I exist in the past and in a future yet to come—but rarely in the present.
Such has been the affliction of my life: the clearest, most succinct expression of my condition. This is wabi. Now I possess vocabulary for “it.”
Wabi is the Japanese for that feeling of refined melancholy, of solitude, that relates fundamentally to the transience of life. To experience wabi is to find beauty in imperfection, to accept—and, importantly, appreciate—the asymmetries and dissonances, the disjunctures and impurities embedded in that cycle of birth, growth, maturation, decline, death, and decay.
Wabi has come to accompany the Japanese sabi to work together as a conceptual whole. If wabi connects us to the florescence of the past and the pregnancy of the future in a kind of teetering balance that may at any time unexpectedly hurtle us towards one over the other, sabi roots us in the experience of passing time itself by bearing (and displaying) the weight of time in cracks and tarnishes, rusts and decays.
Nature giveth, and nature taketh away. Mortality is both the cost of and the gift to precious life.
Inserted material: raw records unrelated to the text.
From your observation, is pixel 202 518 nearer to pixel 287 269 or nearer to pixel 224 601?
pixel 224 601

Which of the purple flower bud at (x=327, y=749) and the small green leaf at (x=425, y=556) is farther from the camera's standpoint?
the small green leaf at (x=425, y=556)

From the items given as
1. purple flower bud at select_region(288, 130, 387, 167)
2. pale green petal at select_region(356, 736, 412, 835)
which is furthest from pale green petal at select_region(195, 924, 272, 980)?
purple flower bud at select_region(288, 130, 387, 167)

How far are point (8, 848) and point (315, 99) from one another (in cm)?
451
Gardeners know all too well that transience ranks as one of the key, if not the primary, feature of (controlling, er, I mean gardening) endeavors. Forty-two inches of snow in northern Delaware less than two months ago caused profound damage throughout the garden. My rosemary bush, which thrived for over two years, is now a mere fraction of its previous glory, its remainder visibly struggling for life. Blue star lithodora, a lovely carpet of deep, rich evergreen punctuated by ethereal, nearly glow-in-the-dark florets, was reduced to twigs, barely producing bits of green here and there. The boxwoods lining my front stairwell were split down the middle. Lena’s Scotch Broom needed to be tied together to stand upright again, its branches never recovered from the weight of nearly four feet of snow pinning her down for over a month. Two Sum-and-Substance Hostas have thus far failed to poke above the soil, though all of their brethren and cousins have.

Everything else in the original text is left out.